Волн сегодня не было. Море было похоже на гигантское зеркало, в котором отражалось синее небо. А еще это море было похоже на то, что нарисовано на стене комнаты, предназначавшейся одной девочке, которая увидела ее лишь спустя двадцать семь лет, да и то во сне. Но ей очень понравилось.
Ты была права, мамочка. Так и должна была выглядеть моя спальня. Море, небо и кроватка-парусник. Я всегда любила море. Может быть, именно поэтому Рошан и присмотрел для меня этот домик на берегу залива.
А Ил просто обожал горы. Мог часами рассказывать о горах Рокота на Навгасе, о Пиане, что на полдневном континенте Хиллы, эльмарских Южных Скалах или о Гималаях ("За одни эти горы я готов любить твою Землю!").
Мы были такими разными и в то же время такими похожими.
Он любил горы, а я - море. Он пил по утрам очень сладкий чай, а я безумно скучала по крепкому кофе без сахара. Он брал лютню, и наш дом наполняла музыка, а я просто взмахивала рукой, и под эту музыку начинали кружиться в воздухе сказочные пестрокрылые птицы. Он рисовал для меня забавные картинки, а я зачитывала вслух свои скабрезные стишки… А те, другие, так и не решилась ему прочесть…
- Можно? - чтобы стать проще Маризе понадобилось не больше пяти минут.
- Можно.
Я не стала даже напрягаться, пытаясь изобразить хоть какое-то подобие дружелюбия. Все-таки доля истины в ее словах была: мы не настолько хорошо знаем друг друга, чтобы прикидываться закадычными подружками.
- Мы с Ласси вчера ходили туда, - она махнула рукой на север, в противоположную от Рыбацкого сторону, - нашли небольшую бухточку. По-моему, там не бывает людей, и можно было бы искупаться. Ласси купался.
- Сходим?
- Сходим.
Идти было не больше получаса. В том месте, где дорога сворачивала от побережья вглубь зеленеющих полей, от нее ответвлялась неширокая тропка, огибавшая деревья и редкий кустарник, выводя на уединенный, зажатый между двумя холмами пляж. Там мы разоблачились до нижнего белья, для очистки совести окрестив его купальниками, и второй раз в жизни мне довелось лицезреть кардовский хвост. Впрочем, Маризе он, если можно так выразиться, необычайно шел: пепельно-серый, на тон темнее ее волос, длинный и изящный, словно тщательно подобранный модный аксессуар. Когда карди входила в воду, она боязливо поджимала его к спине, а выходя, отряхнулась, фыркая как заправская кошка.
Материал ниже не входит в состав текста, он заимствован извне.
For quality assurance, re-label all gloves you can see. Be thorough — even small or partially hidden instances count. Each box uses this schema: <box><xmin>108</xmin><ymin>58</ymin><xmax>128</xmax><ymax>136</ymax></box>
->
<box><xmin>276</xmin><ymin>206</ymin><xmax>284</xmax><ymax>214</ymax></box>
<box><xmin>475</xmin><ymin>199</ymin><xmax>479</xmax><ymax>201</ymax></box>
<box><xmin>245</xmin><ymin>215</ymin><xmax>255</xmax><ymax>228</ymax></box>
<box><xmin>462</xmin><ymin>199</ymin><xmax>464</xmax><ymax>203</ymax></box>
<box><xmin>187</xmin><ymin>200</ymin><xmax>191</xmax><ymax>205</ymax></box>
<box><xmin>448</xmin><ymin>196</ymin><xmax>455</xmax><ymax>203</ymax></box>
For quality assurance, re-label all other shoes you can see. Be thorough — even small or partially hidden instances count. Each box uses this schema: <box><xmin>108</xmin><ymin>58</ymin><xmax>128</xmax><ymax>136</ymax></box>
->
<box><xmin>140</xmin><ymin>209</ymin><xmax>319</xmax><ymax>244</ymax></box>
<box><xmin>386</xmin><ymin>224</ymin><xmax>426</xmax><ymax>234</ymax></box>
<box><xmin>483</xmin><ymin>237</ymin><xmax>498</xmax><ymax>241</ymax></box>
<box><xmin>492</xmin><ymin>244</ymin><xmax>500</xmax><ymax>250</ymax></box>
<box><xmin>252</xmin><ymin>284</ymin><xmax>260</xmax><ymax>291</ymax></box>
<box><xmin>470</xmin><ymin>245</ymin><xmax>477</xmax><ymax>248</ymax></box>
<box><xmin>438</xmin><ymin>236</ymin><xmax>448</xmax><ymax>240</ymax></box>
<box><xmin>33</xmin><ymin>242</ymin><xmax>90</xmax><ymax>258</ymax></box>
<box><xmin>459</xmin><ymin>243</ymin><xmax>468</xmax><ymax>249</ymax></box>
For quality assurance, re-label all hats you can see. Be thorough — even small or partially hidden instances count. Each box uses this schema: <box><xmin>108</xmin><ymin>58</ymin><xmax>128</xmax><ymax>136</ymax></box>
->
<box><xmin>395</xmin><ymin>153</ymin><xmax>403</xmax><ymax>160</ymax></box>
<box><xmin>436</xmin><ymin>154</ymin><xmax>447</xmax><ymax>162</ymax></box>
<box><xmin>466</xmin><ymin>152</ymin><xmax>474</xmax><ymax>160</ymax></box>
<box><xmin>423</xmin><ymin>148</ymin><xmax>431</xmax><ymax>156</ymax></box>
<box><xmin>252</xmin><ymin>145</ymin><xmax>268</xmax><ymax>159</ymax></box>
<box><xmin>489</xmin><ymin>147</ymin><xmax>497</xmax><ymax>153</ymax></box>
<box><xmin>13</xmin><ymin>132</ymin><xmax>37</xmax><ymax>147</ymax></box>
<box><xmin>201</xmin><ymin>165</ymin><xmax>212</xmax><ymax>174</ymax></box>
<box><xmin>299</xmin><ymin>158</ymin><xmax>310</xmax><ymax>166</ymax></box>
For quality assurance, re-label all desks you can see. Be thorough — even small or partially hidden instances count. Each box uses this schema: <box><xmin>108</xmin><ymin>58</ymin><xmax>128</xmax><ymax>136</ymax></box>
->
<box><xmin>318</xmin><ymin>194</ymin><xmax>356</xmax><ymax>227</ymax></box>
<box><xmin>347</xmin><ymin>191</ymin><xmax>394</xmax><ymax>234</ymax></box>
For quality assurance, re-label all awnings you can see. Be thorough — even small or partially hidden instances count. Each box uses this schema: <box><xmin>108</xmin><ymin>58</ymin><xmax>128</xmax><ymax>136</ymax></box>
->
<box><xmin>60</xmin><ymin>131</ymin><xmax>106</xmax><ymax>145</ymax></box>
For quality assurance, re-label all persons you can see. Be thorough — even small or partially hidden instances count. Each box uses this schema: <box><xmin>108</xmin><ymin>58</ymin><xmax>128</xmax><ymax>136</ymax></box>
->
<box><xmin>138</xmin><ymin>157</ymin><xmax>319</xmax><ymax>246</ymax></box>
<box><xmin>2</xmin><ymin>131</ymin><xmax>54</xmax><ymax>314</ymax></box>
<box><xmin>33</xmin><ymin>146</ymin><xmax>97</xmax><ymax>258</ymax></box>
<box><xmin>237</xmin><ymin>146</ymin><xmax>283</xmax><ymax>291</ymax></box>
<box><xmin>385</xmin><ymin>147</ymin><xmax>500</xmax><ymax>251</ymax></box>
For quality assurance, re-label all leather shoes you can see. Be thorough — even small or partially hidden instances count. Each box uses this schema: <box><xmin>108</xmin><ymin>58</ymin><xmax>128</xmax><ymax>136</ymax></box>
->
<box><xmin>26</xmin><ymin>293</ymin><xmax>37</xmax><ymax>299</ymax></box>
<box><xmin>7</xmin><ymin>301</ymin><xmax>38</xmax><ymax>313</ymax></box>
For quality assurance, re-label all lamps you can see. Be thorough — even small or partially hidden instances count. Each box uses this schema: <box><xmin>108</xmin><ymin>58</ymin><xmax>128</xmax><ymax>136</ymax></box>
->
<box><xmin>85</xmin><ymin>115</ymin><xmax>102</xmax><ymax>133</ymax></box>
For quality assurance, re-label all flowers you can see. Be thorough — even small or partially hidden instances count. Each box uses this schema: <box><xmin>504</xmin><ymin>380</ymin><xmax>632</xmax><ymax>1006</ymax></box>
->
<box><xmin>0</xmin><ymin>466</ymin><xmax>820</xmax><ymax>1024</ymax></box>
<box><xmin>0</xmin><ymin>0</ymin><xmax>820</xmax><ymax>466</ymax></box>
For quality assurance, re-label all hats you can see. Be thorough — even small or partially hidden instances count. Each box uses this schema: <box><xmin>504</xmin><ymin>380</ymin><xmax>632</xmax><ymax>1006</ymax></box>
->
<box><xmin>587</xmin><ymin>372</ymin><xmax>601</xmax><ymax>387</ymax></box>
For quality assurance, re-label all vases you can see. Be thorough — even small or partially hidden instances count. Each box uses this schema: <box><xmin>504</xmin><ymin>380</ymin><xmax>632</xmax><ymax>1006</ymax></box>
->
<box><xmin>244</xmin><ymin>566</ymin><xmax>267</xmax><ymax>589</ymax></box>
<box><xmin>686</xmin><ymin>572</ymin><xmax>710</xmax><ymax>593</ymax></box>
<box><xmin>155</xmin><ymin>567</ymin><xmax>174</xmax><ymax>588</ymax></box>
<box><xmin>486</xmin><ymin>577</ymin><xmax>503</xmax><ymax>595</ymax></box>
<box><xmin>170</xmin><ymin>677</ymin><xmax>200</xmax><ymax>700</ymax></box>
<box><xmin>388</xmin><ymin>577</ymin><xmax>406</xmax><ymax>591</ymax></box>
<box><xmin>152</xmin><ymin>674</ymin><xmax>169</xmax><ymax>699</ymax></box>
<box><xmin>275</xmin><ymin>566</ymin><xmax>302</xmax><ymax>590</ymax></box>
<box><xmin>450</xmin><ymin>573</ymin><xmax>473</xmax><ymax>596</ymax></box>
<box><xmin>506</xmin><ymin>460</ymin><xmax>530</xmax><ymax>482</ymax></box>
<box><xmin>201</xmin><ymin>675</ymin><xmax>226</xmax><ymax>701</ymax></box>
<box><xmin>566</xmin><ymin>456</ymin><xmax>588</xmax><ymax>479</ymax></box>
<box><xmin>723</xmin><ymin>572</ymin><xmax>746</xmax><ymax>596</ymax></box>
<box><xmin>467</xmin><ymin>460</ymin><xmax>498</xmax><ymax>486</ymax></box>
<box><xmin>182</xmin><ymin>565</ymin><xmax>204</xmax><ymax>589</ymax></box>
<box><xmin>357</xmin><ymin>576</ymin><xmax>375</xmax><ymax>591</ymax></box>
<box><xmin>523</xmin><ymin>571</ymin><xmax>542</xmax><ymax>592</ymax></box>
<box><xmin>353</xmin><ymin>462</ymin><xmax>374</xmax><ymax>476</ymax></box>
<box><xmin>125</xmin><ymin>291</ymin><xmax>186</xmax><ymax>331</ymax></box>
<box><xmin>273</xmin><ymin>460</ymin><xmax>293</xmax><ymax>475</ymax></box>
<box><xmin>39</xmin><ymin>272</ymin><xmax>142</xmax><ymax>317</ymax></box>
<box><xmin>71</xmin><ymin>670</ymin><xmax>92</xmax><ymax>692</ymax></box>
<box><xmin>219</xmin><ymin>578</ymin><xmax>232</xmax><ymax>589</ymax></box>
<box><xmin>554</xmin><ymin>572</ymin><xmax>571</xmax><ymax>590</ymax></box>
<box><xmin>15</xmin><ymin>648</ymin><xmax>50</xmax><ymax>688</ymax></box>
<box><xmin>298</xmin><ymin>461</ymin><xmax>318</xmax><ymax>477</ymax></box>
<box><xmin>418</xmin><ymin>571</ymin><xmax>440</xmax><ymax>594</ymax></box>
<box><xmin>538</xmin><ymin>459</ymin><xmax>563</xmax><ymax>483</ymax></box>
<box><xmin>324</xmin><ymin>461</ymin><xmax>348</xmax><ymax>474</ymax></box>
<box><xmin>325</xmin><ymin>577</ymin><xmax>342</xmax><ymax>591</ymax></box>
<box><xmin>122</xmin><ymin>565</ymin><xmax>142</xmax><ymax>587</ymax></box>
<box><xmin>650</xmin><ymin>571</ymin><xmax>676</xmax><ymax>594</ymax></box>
Потом мы лежали на теплом песке, любуясь плывущими над морской гладью облачками, думая каждая о своем. Не знаю, какие мысли посетили в этот миг Маризу, а я пыталась представить себе свою дальнейшую жизнь. Жизнь без него…
- Мариза, а быть матерью - это как?
Она приподнялась, взглянула на меня, сперва удивленно и непонимающе, но в следующую секунду лицо ее разгладилось, и его озарила светлая улыбка:
- Это чудесно.
- И ради этого стоит жить?
- Ради этого стоит сделать все, что будет нужно. Жить - значит, жить. Умереть - значит, умереть. Ты поймешь это, когда увидишь своего ребенка.
- А я его уже вижу, - похвастала я. - Хочешь, и тебе покажу?
- Хочу! - загорелась она, не задаваясь лишними вопросами.
- Я не уверена, что хорошо получится, ты же не маг. Лучше глаза закрой.